Friday, February 6, 2009


Tony Perkins disses the GOP:
There is not the strong connection to the Republican Party that there once was. I'm more representative of the younger generation and I don't have as strong allegiance to the Republican Party. And to the degree that they try to avoid the values issues and put them at the back of the bus, I don't have a lot of desire to mess around with that.
Perkins is a pawn of James Dobson, and Dobson in recent years seems to have become so embittered and peevish that his sour attitude has poisoned the well.

Coalition politics is hard work. Zeal is necessary, but so are wisdom and competence. I'm reminded of the Army of the Potomac: Evangelicals have some loyal and courageous foot soldiers, but too often their commanders have been of the caliber of McClellan, Pope, Hooker and Burnside. Until they are led by a Grant or a Sherman, they'll continue suffering senseless defeats.
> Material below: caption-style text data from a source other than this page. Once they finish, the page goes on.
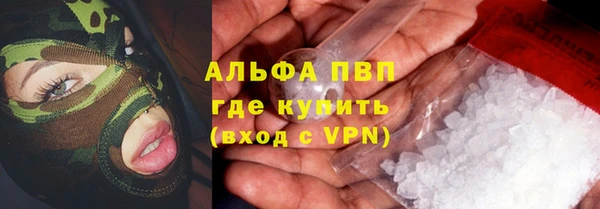 ешки Алзамай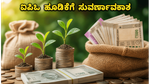CMR Green IPO ಆರಂಭ: ಹೂಡಿಕೆದಾರರೇ ಗಮನಿಸಿ, ಈ ವಾರ ಮಾರುಕಟ್ಟೆಯಲ್ಲಿ ಐಪಿಒಗಳ ಭರ್ಜರಿ ಹಬ್ಬ!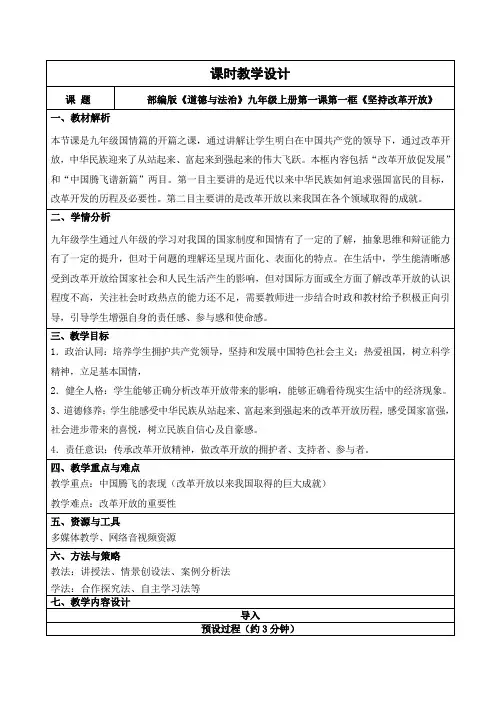 1.1坚持改革开放 教学设计-2023-2024学年九年级道德与法治上册同步备课系列(部编版)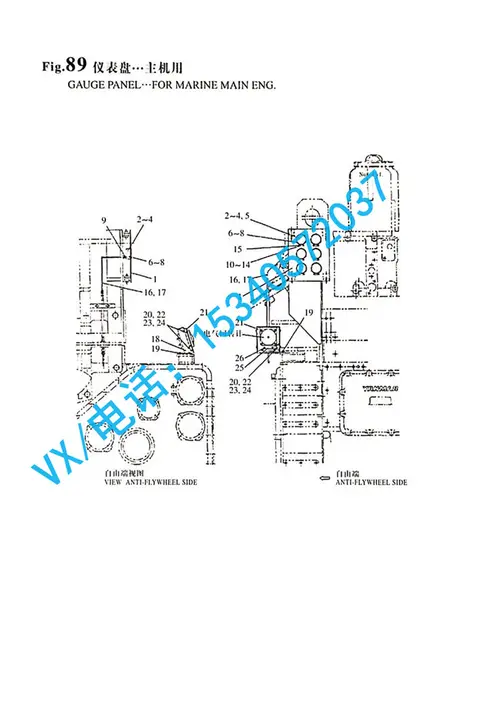 适合廊坊YANMAR洋马船用柴油机8N330铭板安装用自由螺纹铆钉137900-91451量大从优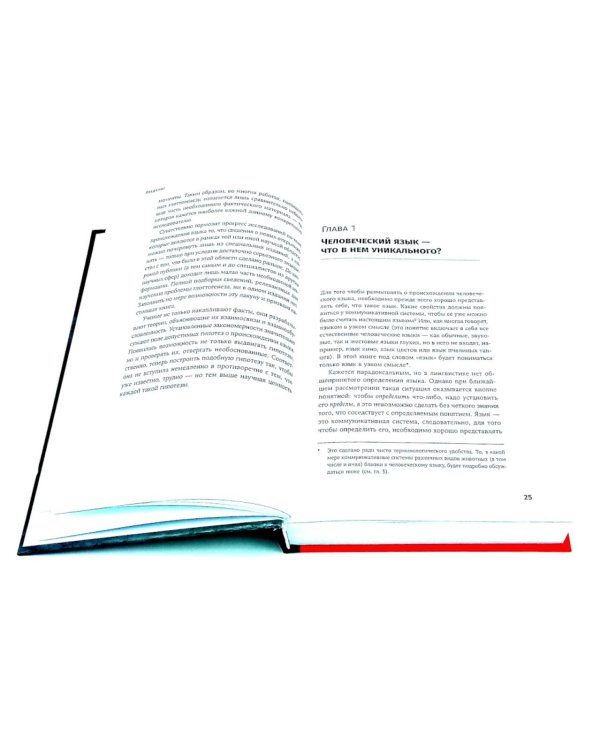 Происхождение языка; Языкознание: От Аристотеля до компьютерной лингвистики (комплект из 2-х книг)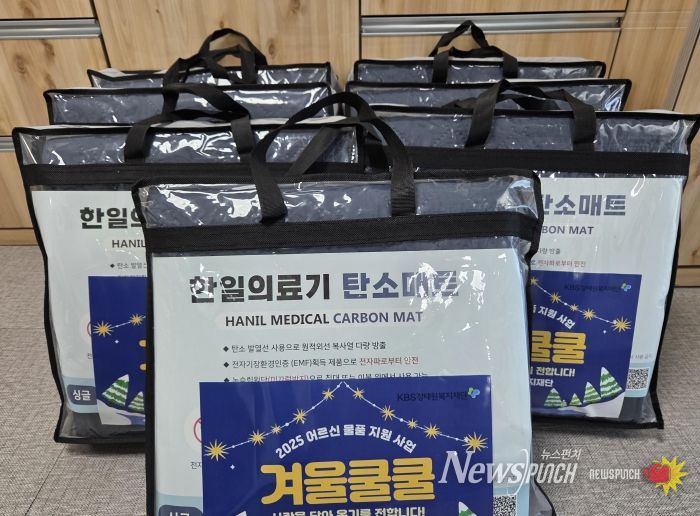 KBS강태원복지재단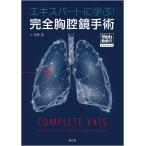  на следующий день отправка * Expert ...! совершенно .. зеркало рука ./ река ..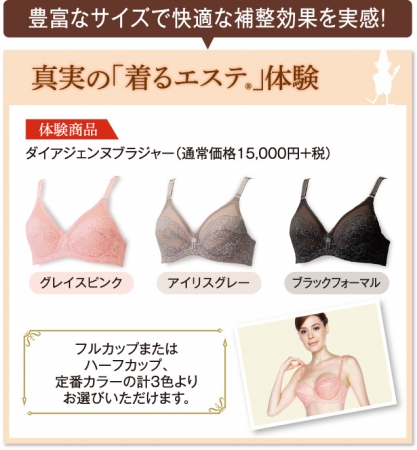 初回限定体験に初登場！！『リセ グラマラス』のブラジャーも選べる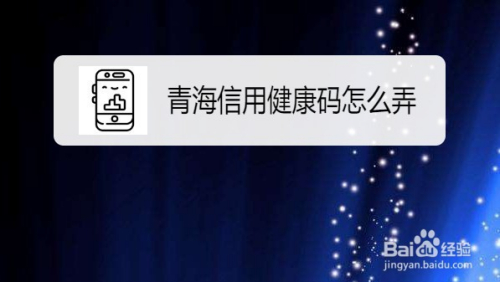 青海信用健康码怎么弄,如何申请信康码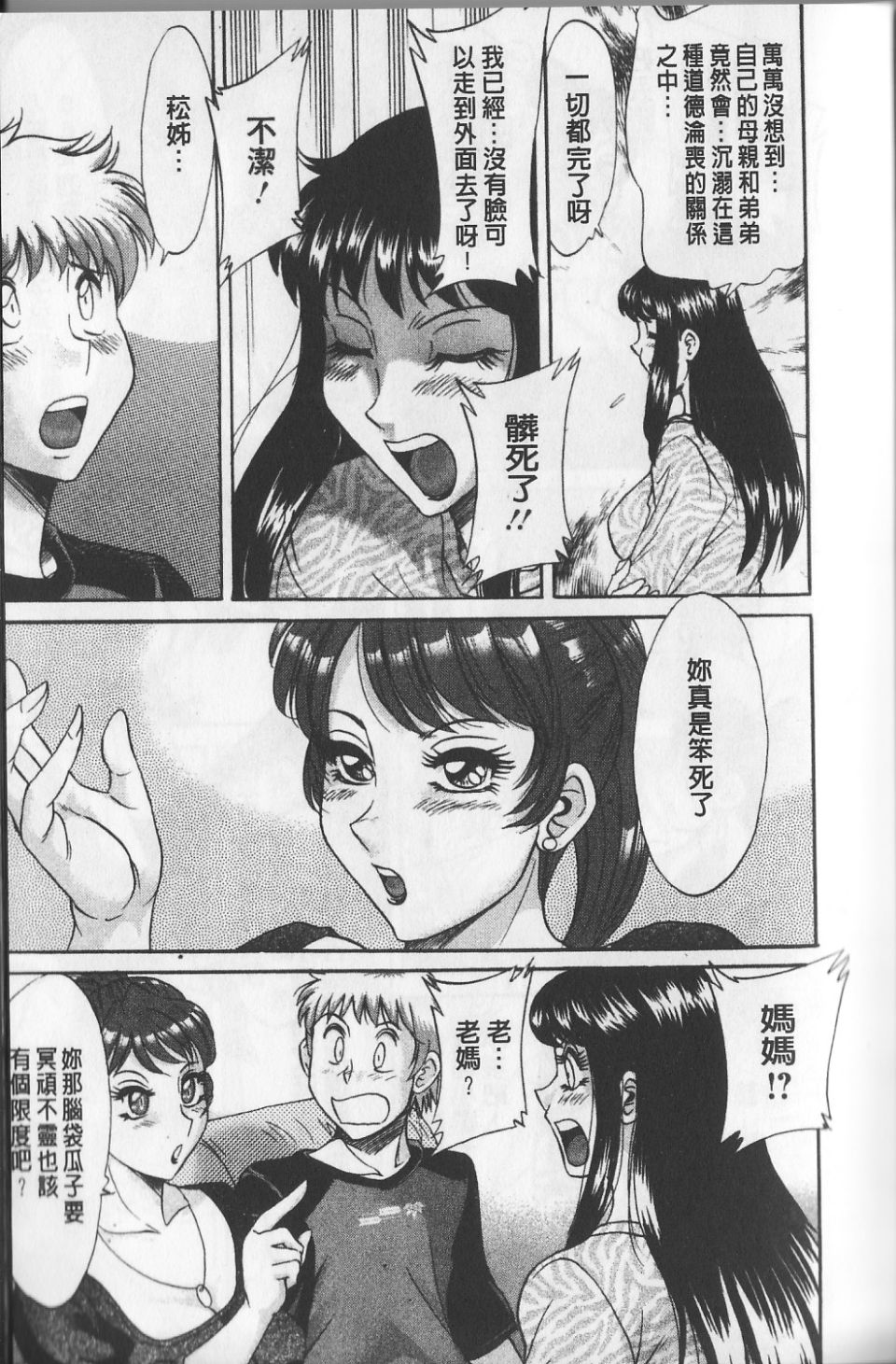 053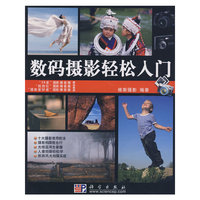 数码摄影轻松入门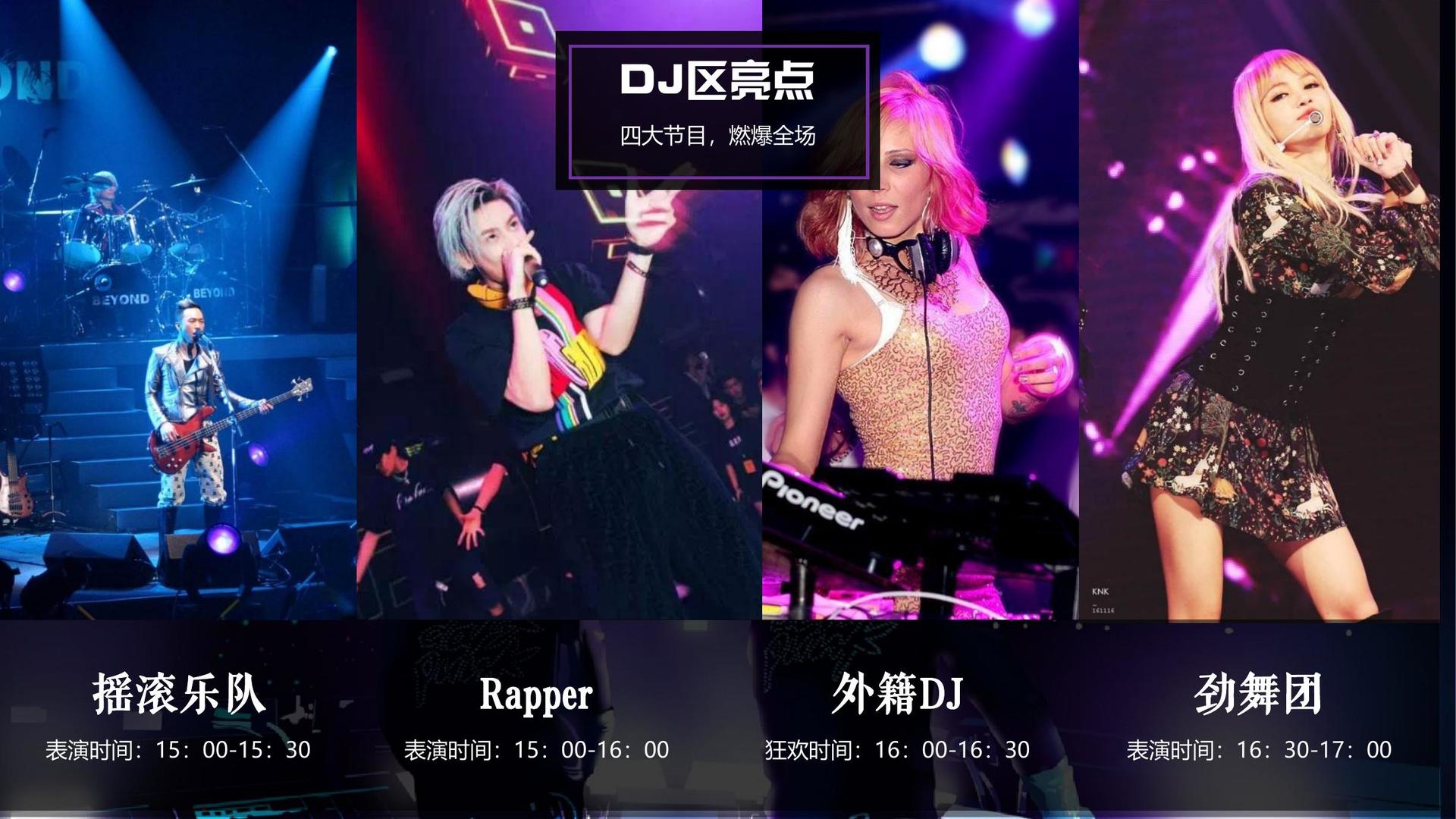 凯旋娱乐荣获“年度文化创新机构”奖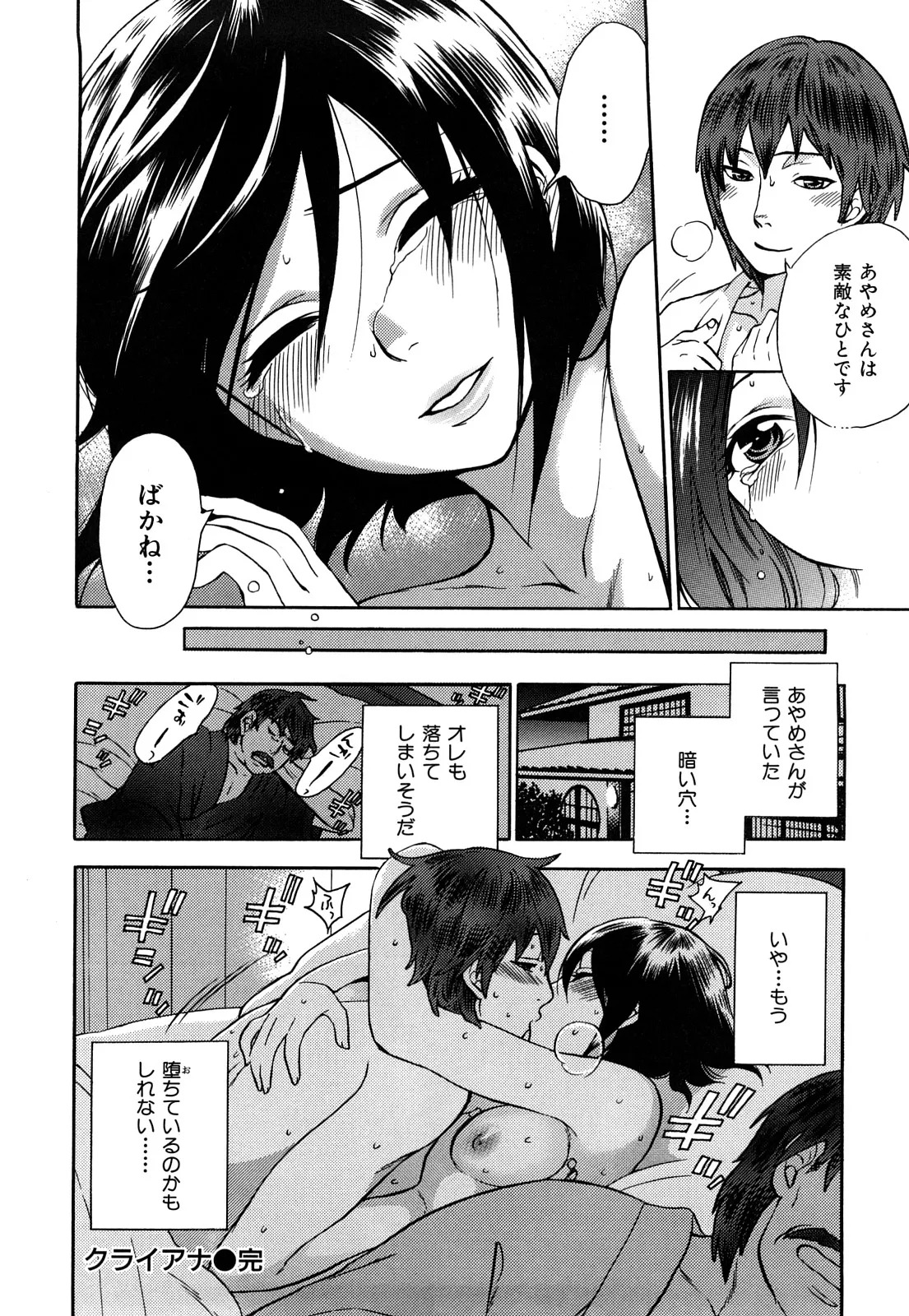 [Kuon Michiyoshi] Momoiro Tayunism - Page 153
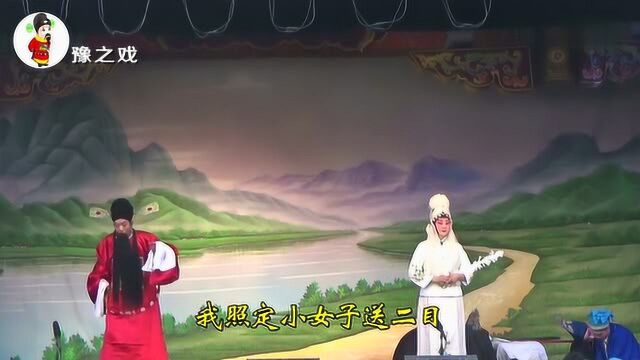 商丘市豫剧团农村演出《下南京》白茬棺挡路到,景福仓演唱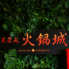 芙蓉苑火鍋城 FUYO EN 京都店のロゴ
  1. Like Perkins or not, he makes a good point, and I'm convinced the GOP's not viable as a winning party if it adopts social moderation as part of its platform. I just wrote about that right now, in fact.

  2. What does he know? He dressed up as his mother and killed who knows how many women at the Bates motel.

  3. I've had no use for Dobson or his cohort for some time, and his "Focus on the Family" is diminishing in influence. The man is a caustic jerk, to put not too fine a point on it, and his heavy handed approach to social issues is the approach that allows many to paint the Republican party with ugly colors (legislating morality, outlawing sexual freedom, etc). I don't like Dobson's top-down, legislative approach. I prefer the much harder task of trying to engage and change the culture that leads to homosexual marriage, abortion, etc. If social conservatives can better set examples for leading lives of moral rectitude as being beneficial and necessary for the survival and growth of Western Civilization, we will do much better than having these men with bad haircuts lecturing the nation on TV about sin.

    As an aside, Focus on the Family started in Colorado Springs, where I have family. 10 years ago, his organization motivated alot of people there, but, now, Colorado Springs is just about done with that guy. As the Springs goes, I hope, goes the nation.